My 36th year was one of change and growth both physically and emotionally. It was the year of embracing abundance versus living in a place of fear and scarcity. I was walking the walk that I coached daily to my clients. It was a brutally honest moment in stepping out of the shadows into the light of owning my truth. Oh, but let’s not be too cavalier here and pretend that life is as easy as saying no to fear and scarcity and all lived happily ever after. There were many moments where fear and scarcity fought hard to take the lead in my dance of life; however, this year I knew their all too familiar dance steps and instead of fighting them, I changed our relationship by acknowledging both as parts of me and helping them take a rest to allow for other parts of me to step forth. 

In this year, I cried tears of joy, pain, sadness, and happiness. I watched my stomach grow each day and felt the vulnerability that comes with growing a life. I experienced the unexpected news of needing to shift my birth plan, seeing specialists twice a week, stabbing myself daily, fearing a number on a machine, and having to advocate for myself and baby as pressure mounted for me to doubt my body. But with all this, I grew stronger and trusted my body more than ever to welcome a sweet soul into the world. I cried out in pain and joy when our son joined us in the world and I knew our family was complete. I said goodbye to a treasured pet that was with me throughout my thirties, whose body became weakened by a terrible neurological illness. I held her and thanked her for her countless moments of love as she crossed over in life. In this year, I started a new chapter in my career. I traveled to a new country where I made new friends and completed my coaching program that forever changed me as both a person and coach. I had to face some tough truths to make way for new. I quit my job. I packed up an office, said goodbye to my team, and transitioned from a job that I once loved and prioritized to pursue my own path with Radical Spark Coaching. I felt the rush of emotions that vacillated from excitement to fear, as I walked away from the golden handcuffs of stable income and embraced my new path.

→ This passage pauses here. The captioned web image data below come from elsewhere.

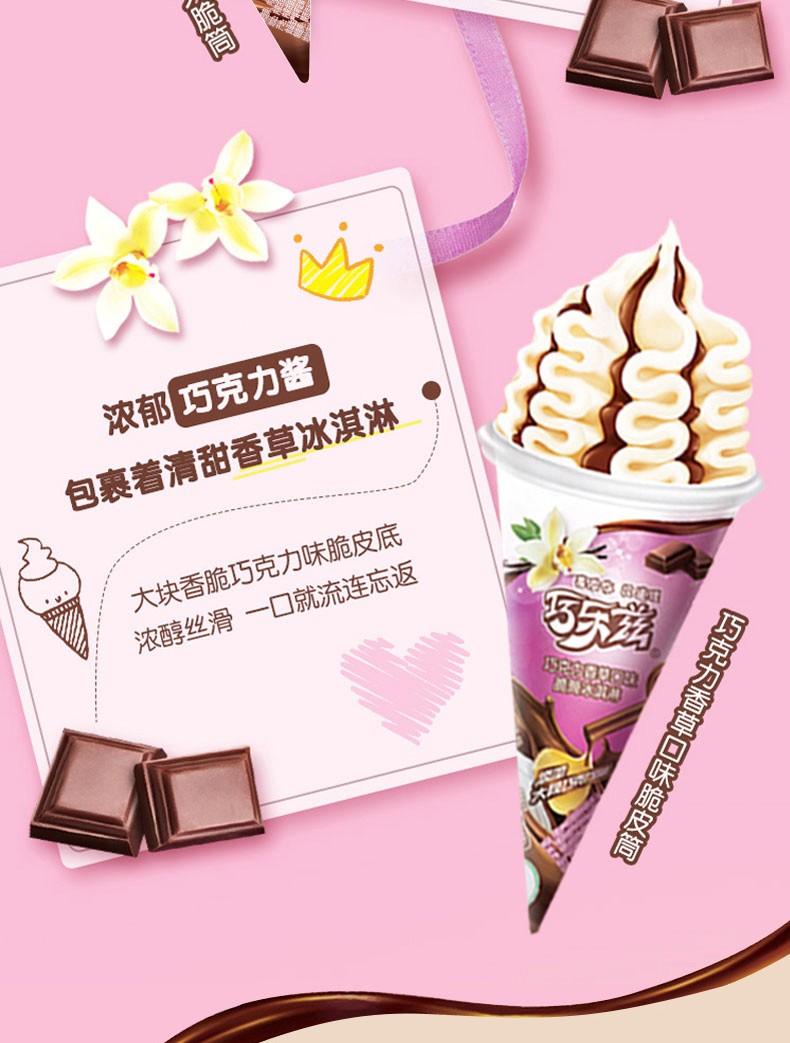 伊利巧乐兹大脆筒冰淇淋姜撞奶蜜桃乌龙味甜筒雪糕咖啡冰激凌 姜撞奶
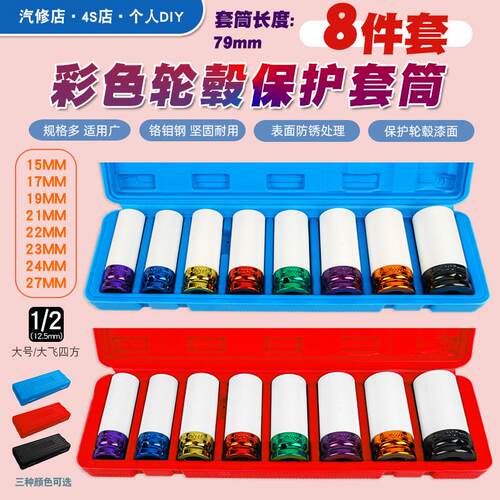 8件1/2气动加长轮胎螺丝风炮套筒保护轮毂防刮花套筒工具15-27mm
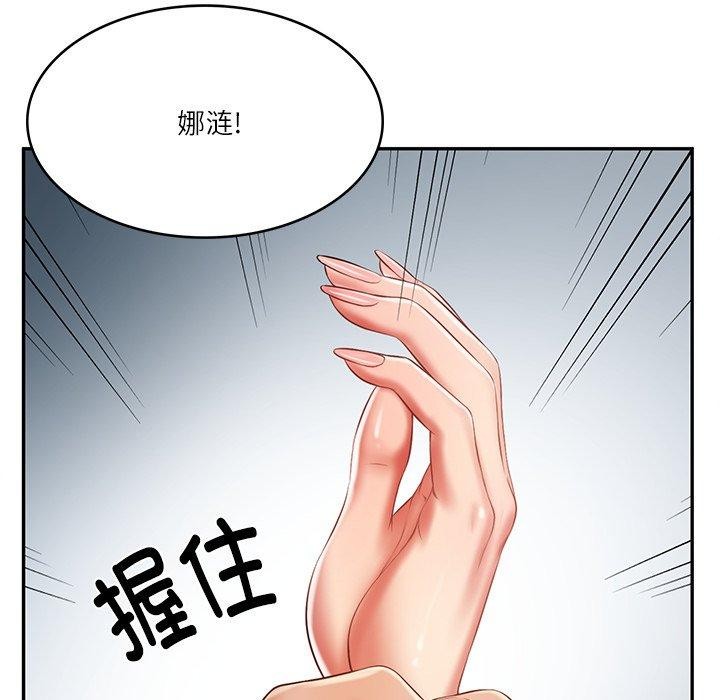财阀家的女婿 第31话 第99页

In this year, I let love in. I embraced and nurtured relationships in a more authentic way that called upon me to be my full self, for better or worse. I asked for help. I let others help me. I owned my tendency of keeping people at a distance. I prioritized what mattered to me without catering to what I thought others thought or wanted. I put away my gypsy ways and committed to buying a home for our kids to grow and thrive. I reconnected with the beauty of seeing my husband as my partner in love, life, and parenthood and committed to prioritizing us with a healthy me. I also grieved love lost and relationships left unfinished. I faced the reality of aging relatives, spoke at the memorial of my uncle, and cried uncontrollable tears as my father was lowered into the earth. I put my years of therapy and coaching to the test this year as I confronted painful memories and experiences that made me the woman I am today. I owned my pain and I gave myself space to feel it. I said I was sorry and meant it. I stopped trying to always be right and instead focused on how to embrace being me. Unapologetically me.

So with that, I give you, my dear 36th year, a heartfelt thank you and my full appreciation. You helped me be a better me. And as I write this letter, I am struck by the beauty and craziness of the last year. I pray that my 37th year is one of continued learning and perhaps a little less eventful than last year.